**PAGE EXCERPT**:
'''

GPFS/SpectrumScale¶

Introduction¶

IBM Spectrum Scale, formerly known as the General Parallel File System (GPFS), is high-performance cluster file system available on all ULHPC computational systems through a Dell-based storage infrastructure.

It allows sharing home directories and project data between machines, users, systems, and (if needed) with the "outside world". In terms of raw storage capacities, it represents more than 4PB of raw space (more than 3PB of usable space).

The file system is composed of two tiers, home directories are stored on the Tier 0 (Flash-based, 246TB) while project directories are stored on the Tier 1 (Disk-based, 2956TB). The placement policy can be adjusted, in example, for publicly shared datasets.

Home directory (`${HOME}`)¶

Home directories provide access to configuration files (such as dotfiles) and work files (such as binaries and input and output files) across all cluster nodes. Use home to store working data that are accessed by multiple processes in compute nodes and configuration files.

Home directories are mirrored and cached in Tier 0 storage, so small file and random I/O is relatively fast but not as fast as local storage.
The GPFS file system storing the home directories is redundant, so it is safe to data and access loss due to hardware failure.

The environment variable ${HOME} points to a user's home directory. The absolute path may change, but the value of ${HOME} will always be correct.

Project directories `(${PROJECTHOME})`¶

Project directories share files within a group of researchers, and are accessible under the path /work/projects/<project name> in every cluster node. Use project directories to share files and to store large data files that are actively used in computations.

'''

**TASK SET**:
a: From the Spectrum Scale documentation, extract the stretch from "It allows sharing" through "publicly shared datasets.".
b: Write the next part of the Spectrum Scale documentation, starting after its final sentence.
The entries play no part in this work.

**DATA EXCERPTS**:
'''

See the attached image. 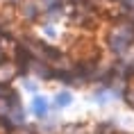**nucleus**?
Segmentation results:
<instances>
[{"label": "nucleus", "instance_id": "1", "mask_svg": "<svg viewBox=\"0 0 134 134\" xmlns=\"http://www.w3.org/2000/svg\"><path fill=\"white\" fill-rule=\"evenodd\" d=\"M32 109H34V114L39 116V118H46V116H48V100L41 98V96H36V98H34V105H32Z\"/></svg>", "mask_w": 134, "mask_h": 134}, {"label": "nucleus", "instance_id": "3", "mask_svg": "<svg viewBox=\"0 0 134 134\" xmlns=\"http://www.w3.org/2000/svg\"><path fill=\"white\" fill-rule=\"evenodd\" d=\"M9 2H16V0H9Z\"/></svg>", "mask_w": 134, "mask_h": 134}, {"label": "nucleus", "instance_id": "2", "mask_svg": "<svg viewBox=\"0 0 134 134\" xmlns=\"http://www.w3.org/2000/svg\"><path fill=\"white\" fill-rule=\"evenodd\" d=\"M55 105H57V107H68V105H71V93H68V91H62V93H57V98H55Z\"/></svg>", "mask_w": 134, "mask_h": 134}]
</instances>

'''

**RESPONSES BY TASK**:
a:
It allows sharing home directories and project data between machines, users, systems, and (if needed) with the "outside world". In terms of raw storage capacities, it represents more than 4PB of raw space (more than 3PB of usable space).

The file system is composed of two tiers, home directories are stored on the Tier 0 (Flash-based, 246TB) while project directories are stored on the Tier 1 (Disk-based, 2956TB). The placement policy can be adjusted, in example, for publicly shared datasets.

b:
Project directories are not mirrored in Tier 0 storage, so small file I/O performance is lower that the home directory.
Since project directories are not mirrored in Tier 0 storage, the available storage space is much larger.
The GPFS file system storing the project directories is redundant, so it is safe to data and access loss due to hardware failure.

The environment variable ${PROJECTHOME} points to the parent directory of all projects (/work/projects). The absolute path to the project home directory may change, but ${PROJECTHOME} is guaranteed to point to the parent directory of all projects directories.

Global Project quotas and backup policies

See quotas for detailed information about inode, space quotas, and file system purge policies. Your projects backup directories are backuped weekly, according to the policy detailed in the ULHPC backup policies.

Access rights to project directory: Quota for clusterusers group in project directories is 0 !!!

When a project <name> is created, a group of the same name (<name>) is also created and researchers allowed to collaborate on the project are made members of this group,which grant them access to the project directory.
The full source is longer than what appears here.